PhD, BSc. (Lond), Hon DSc (Anglia Ruskin, Hull, Lincoln, Robert Gordon), FRGS, CCMI
Non-Executive Director (Natural Sciences), UK Commission for UNESCO. Formerly Vice-Chancellor, University of Hull
David Drewry graduated from Queen Mary, University of London with first class honours and embarked on his PhD at Emmanuel College and in the Scott Polar Research Institute (SPRI) in glaciology/geophysics, taking his PhD in 1974. He was subsequently research assistant, Senior Assistant in Research and Assistant Director of Research in the University at the SPRI before becoming its Director in 1984. In 1987 he was appointed the Director of the British Antarctic Survey (BAS).
During his time at the SPRI his research focused on investigations of the Antarctic ice sheet using airborne radar sounding. A ten-year programme, jointly with the US National Science Foundation, led to the first detailed interpretation of the thickness of the ice sheet, its surface and sub-ice bedrock. He was later involved in the design of and application to ice sheet study of the radar altimeter flown on the European Space Agency’s first remote sensing satellite, ERS-1. In the 1980s his research moved to the Arctic with a seven year programme to study the climatically sensitive glaciers of the Svalbard archipelago and in particular the periodic, very fast (surging) behaviour of its ice caps.
As Director of BAS, David Drewry stimulated its scientific work and infrastructure.
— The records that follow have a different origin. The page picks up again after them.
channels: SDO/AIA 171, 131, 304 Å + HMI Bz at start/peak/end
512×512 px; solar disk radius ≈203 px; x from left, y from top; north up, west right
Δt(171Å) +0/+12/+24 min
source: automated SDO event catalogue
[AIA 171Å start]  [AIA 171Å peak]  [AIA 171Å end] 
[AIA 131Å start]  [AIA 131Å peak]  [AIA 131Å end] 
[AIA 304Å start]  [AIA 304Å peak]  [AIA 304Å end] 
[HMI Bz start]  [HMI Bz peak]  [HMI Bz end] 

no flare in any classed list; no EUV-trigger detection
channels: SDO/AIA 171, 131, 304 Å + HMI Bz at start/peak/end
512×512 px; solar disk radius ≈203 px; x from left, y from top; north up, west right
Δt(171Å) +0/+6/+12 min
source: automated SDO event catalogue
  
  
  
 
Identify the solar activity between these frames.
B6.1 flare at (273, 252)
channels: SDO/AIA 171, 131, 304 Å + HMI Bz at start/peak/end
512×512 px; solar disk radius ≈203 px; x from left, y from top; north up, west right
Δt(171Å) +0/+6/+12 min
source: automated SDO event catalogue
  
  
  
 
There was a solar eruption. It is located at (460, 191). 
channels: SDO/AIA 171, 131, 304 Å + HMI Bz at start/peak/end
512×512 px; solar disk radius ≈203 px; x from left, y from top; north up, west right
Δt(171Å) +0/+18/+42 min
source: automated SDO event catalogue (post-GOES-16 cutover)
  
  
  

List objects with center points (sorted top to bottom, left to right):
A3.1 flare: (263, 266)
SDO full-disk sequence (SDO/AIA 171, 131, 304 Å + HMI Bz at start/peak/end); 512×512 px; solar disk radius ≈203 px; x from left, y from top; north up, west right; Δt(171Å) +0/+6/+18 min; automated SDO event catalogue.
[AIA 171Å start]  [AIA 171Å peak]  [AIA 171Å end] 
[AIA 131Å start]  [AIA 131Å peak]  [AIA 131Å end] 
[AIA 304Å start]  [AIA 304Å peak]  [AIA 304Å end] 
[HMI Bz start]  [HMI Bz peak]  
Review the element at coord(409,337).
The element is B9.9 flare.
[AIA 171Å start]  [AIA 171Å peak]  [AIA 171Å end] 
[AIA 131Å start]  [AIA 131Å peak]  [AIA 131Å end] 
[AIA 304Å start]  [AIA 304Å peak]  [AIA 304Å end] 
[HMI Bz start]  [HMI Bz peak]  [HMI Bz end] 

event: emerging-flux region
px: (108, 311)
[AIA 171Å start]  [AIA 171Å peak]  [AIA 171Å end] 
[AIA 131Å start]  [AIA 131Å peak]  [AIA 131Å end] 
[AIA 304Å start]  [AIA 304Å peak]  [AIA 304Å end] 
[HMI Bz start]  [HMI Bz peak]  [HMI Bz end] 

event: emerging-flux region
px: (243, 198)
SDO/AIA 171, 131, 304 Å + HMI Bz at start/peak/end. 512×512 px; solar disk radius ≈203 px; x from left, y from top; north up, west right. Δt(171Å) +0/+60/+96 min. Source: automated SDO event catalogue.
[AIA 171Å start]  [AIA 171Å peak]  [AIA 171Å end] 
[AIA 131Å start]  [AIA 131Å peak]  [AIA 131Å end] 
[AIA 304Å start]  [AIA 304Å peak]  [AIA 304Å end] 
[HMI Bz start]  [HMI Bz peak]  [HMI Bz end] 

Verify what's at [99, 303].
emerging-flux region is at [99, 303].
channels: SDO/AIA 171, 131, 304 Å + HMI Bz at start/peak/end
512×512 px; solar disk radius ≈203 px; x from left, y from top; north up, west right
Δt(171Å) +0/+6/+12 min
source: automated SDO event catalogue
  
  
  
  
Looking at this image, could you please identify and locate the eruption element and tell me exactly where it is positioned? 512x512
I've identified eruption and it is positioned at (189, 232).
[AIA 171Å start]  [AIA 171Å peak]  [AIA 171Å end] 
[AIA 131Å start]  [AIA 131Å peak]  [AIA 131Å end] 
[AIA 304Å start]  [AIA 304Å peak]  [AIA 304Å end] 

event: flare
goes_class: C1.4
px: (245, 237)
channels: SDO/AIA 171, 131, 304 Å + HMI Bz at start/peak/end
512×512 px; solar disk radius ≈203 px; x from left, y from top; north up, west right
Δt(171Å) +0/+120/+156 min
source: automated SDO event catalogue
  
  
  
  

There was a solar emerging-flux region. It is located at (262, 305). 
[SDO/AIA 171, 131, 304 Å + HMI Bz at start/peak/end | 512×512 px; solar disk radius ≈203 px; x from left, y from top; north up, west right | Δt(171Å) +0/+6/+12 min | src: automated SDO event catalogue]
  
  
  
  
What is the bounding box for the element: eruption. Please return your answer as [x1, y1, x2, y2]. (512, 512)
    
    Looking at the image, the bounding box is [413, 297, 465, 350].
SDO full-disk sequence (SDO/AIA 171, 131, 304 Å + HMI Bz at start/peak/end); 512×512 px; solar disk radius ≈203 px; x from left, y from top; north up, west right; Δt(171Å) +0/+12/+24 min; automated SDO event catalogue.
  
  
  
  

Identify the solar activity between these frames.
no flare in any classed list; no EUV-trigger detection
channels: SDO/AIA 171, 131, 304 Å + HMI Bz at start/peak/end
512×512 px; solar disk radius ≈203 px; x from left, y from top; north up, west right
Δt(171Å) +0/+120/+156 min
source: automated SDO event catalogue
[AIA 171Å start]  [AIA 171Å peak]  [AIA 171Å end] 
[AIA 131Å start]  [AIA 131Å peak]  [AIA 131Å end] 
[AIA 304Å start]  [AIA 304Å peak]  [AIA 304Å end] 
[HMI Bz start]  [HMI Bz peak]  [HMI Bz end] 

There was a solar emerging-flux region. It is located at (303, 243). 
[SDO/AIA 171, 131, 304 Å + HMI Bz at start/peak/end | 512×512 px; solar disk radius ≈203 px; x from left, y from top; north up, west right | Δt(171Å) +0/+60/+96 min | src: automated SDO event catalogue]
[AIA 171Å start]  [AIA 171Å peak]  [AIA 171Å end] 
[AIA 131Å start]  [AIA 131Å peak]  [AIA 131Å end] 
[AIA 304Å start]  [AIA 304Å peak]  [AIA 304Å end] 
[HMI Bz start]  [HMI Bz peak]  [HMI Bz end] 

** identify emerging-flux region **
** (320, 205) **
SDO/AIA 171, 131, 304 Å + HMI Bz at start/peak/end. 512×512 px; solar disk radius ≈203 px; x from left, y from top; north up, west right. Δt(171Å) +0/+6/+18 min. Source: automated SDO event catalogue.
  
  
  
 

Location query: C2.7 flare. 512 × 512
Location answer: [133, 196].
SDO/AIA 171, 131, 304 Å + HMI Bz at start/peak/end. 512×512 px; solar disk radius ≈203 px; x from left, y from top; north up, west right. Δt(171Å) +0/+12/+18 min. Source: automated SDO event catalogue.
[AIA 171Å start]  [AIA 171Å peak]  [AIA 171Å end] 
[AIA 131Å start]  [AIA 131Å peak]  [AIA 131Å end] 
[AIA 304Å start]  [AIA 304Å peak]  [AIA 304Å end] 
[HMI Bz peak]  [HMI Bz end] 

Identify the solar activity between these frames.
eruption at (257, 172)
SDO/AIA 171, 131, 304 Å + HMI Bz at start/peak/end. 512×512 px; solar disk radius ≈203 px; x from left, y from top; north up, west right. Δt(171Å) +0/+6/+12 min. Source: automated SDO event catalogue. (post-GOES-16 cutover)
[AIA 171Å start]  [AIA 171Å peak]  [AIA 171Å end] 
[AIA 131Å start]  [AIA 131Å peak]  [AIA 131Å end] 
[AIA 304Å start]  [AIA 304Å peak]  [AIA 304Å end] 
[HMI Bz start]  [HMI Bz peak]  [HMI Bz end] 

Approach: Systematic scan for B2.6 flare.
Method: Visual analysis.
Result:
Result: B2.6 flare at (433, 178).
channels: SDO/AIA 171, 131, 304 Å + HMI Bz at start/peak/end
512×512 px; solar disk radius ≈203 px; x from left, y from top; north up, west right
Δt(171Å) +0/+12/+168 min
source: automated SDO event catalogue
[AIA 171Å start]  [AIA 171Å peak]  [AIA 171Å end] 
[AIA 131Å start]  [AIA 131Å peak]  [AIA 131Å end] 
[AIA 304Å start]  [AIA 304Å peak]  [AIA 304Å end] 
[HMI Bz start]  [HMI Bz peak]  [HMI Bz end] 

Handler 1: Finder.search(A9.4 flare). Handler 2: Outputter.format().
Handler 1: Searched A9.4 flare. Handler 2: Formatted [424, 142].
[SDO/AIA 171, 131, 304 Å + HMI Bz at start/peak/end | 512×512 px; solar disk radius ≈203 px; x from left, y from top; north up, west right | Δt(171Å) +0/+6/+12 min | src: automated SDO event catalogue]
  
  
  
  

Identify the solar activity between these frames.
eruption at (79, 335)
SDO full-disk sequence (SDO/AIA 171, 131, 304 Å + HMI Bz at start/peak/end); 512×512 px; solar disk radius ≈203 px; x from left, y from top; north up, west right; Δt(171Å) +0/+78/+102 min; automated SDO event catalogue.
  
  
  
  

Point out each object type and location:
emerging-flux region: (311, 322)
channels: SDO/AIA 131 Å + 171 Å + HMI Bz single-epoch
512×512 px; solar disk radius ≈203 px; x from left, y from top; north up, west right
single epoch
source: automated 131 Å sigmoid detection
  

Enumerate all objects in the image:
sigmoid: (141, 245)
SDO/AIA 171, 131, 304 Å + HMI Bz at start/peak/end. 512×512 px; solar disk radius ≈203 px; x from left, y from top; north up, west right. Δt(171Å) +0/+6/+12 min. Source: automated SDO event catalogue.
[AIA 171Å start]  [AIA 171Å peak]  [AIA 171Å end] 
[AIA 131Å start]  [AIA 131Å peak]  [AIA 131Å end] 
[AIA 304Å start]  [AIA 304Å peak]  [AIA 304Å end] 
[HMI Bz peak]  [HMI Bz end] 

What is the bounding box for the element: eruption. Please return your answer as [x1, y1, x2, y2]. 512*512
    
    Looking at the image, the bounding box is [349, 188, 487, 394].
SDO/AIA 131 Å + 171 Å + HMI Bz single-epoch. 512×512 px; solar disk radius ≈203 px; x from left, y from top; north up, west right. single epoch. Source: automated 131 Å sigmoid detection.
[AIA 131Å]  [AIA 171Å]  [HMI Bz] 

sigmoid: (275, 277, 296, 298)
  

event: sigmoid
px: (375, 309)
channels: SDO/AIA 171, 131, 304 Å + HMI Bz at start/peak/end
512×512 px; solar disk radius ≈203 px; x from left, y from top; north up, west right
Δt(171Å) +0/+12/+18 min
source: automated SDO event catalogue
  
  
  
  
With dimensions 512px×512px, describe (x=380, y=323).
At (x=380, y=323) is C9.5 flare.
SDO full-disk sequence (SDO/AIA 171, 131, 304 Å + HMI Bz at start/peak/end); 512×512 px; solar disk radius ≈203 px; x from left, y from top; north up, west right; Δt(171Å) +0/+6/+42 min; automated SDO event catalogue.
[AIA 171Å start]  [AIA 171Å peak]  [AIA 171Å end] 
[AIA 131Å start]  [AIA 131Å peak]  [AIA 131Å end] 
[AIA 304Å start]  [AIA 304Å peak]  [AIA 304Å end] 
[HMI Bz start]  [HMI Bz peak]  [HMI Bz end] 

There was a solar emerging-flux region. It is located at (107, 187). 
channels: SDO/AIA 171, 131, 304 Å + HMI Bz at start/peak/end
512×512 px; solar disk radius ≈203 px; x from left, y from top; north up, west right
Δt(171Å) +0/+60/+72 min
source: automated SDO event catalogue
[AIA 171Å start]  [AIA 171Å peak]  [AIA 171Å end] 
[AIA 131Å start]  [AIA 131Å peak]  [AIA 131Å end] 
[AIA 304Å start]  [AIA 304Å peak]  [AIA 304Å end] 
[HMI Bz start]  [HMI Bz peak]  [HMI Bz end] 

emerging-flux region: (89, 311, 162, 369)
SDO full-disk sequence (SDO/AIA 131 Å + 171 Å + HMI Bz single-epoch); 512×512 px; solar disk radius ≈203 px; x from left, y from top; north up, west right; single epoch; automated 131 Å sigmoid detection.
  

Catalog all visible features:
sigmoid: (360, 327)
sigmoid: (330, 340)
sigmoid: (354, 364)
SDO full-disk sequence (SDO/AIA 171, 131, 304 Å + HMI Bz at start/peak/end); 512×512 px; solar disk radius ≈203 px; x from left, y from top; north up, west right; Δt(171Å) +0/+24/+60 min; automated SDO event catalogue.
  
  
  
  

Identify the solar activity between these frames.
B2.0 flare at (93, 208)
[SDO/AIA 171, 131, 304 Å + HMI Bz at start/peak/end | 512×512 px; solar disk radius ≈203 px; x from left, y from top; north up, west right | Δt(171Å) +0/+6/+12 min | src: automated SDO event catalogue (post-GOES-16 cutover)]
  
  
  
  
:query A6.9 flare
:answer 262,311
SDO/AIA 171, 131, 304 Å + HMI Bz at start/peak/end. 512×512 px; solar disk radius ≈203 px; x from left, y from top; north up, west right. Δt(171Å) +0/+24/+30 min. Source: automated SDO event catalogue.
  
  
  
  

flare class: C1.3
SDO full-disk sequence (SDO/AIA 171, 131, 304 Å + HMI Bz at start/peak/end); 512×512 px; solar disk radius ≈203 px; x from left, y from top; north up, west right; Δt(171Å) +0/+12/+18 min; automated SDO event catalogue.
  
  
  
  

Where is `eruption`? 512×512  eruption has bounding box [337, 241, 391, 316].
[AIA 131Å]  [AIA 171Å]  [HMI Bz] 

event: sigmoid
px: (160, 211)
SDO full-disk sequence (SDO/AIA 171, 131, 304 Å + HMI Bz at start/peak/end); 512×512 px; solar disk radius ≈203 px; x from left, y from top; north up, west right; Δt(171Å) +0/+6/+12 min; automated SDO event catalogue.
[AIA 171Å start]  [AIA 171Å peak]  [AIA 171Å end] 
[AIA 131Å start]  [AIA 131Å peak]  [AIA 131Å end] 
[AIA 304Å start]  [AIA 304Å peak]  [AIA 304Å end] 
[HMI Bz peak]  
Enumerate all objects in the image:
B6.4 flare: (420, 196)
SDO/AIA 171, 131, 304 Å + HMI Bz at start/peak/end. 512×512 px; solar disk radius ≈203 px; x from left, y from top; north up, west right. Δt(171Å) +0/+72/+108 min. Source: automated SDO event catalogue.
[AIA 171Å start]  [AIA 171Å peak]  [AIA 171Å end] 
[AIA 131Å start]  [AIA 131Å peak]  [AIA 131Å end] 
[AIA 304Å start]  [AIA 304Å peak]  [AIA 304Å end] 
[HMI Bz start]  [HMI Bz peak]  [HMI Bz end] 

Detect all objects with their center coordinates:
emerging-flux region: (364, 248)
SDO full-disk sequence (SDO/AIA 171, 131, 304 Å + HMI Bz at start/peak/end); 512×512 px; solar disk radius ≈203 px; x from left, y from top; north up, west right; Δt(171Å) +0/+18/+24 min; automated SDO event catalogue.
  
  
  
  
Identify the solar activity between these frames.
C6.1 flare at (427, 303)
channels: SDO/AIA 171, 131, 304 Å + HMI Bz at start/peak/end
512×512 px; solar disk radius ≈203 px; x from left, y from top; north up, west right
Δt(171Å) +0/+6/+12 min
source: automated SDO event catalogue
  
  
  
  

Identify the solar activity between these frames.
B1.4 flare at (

This latter included the expansion of its headquarters in Cambridge, the building of the RRS James Clark Ross (ice-strengthened research vessel), construction of the replacement Antarctic station at Halley and the construction of a runway and related air facilities at Rothera Station.
In 1994 he was appointed Director of Science and Technology and Deputy Chief Executive at the Natural Environment Research Council. Between 1998 and 1999 he was Director General of the British Council taking up his position as Vice-Chancellor of the University of Hull in November 1999.
David Drewry has written extensively in the scientific literature on glaciology and geophysics, aspects of climate change and science policy, including two books, and a map folio.
David Drewry served as the founding Chairman of the Council of Managers of National Antarctic Programs, President of the International Arctic Science Committee and served on the Intergovernmental Panel on Climate Change and the Executive Board of the European Science Foundation. He is presently the Deputy Chair of UUK Research Committee and UK Representative on the European Universities Association Research Group. He is a Trustee of the Natural History Museum, London.
David Drewry holds the Polar Medal and the United States Antarctic Service Medal as well as the Patrons Gold Medal of the Royal Geographical Society and the Prix de la Belgica Medal of the Belgian Academy of Sciences. He has a mountain and a glacier named after him in Antarctica!
David Drewry is married to Gillian Elizabeth and lives in East Yorkshire and London.